For the month of October, I’m taking the #OctAtoZBandChallenge challenge. The premise is simple. Pick a band starting with the day’s assigned alphabet letter and then choose a song from that band.
Day 7
Many music fans will just never get the Dead. It took me a long time to get there myself. In high school, I was completely puzzled as to why the small nucleus of deadheads at my school loved these guys so much. In college, this bafflement turned into cynicism. I would just roll my eyes and continue on with my Smashing Pumpkins and Nirvana. But I eventually got to appreciating the Dead without even going to a single live show - the experience that they’re obviously most known for. A big part of this turnaround is due to listening more closely to the song “Box of Rain”.
My first observation was the year in which it was recorded. In 1970, the Dead recorded two classic, full-length albums: Workingman’s Dead and American Beauty. This band was on a tear. Creating and jamming at a furious pace.

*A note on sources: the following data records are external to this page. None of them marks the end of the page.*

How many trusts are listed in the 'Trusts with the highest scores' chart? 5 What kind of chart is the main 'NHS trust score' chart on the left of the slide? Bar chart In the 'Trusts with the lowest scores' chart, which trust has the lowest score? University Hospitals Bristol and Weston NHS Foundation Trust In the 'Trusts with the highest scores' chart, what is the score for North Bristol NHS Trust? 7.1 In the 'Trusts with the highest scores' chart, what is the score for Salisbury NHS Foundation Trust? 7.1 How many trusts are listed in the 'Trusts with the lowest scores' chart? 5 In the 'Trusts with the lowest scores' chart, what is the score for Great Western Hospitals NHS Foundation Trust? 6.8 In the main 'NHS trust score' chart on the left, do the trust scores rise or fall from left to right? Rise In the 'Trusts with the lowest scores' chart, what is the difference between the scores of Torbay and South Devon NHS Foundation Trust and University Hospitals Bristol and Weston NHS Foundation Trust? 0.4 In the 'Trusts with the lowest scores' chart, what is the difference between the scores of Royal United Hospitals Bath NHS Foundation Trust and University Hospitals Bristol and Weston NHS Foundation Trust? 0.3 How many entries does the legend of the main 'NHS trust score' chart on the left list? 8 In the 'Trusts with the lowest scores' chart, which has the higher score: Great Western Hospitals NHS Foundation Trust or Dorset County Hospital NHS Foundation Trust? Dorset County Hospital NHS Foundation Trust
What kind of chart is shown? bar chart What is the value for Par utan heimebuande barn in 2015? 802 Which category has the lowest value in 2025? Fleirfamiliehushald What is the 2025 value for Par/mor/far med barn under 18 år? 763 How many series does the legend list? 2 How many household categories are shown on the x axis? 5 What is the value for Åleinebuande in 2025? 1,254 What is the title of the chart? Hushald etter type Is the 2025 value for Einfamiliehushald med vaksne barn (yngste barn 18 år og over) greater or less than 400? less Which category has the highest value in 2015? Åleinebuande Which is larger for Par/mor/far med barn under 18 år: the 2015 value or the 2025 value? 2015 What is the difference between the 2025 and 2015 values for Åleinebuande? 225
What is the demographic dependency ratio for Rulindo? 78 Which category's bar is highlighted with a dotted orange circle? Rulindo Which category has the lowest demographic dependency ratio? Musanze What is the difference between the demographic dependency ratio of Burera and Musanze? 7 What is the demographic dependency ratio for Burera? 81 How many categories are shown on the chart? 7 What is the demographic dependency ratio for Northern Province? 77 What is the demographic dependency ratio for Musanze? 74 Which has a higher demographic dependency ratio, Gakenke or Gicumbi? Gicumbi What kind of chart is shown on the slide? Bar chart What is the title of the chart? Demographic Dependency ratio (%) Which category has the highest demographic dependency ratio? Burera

Another noticeable aspect of the song is that it’s not sung by Jerry Garcia. That’s bassist Phil Lesh on vocals, the guy who also composed the instrumentation on the song. “Box of Rain” is proof of the band’s penchant to behave and function like a true jam band. Then we get to the chord structure. Unconventional in its progressions and complex in its structure, “Box of Rain” comes together with nine different guitar chords. There’s a rigor to the craft here that I can’t help but admire.
“What do you want me to do, to do for you to see you through? For this is all a dream we dreamed one afternoon long ago.”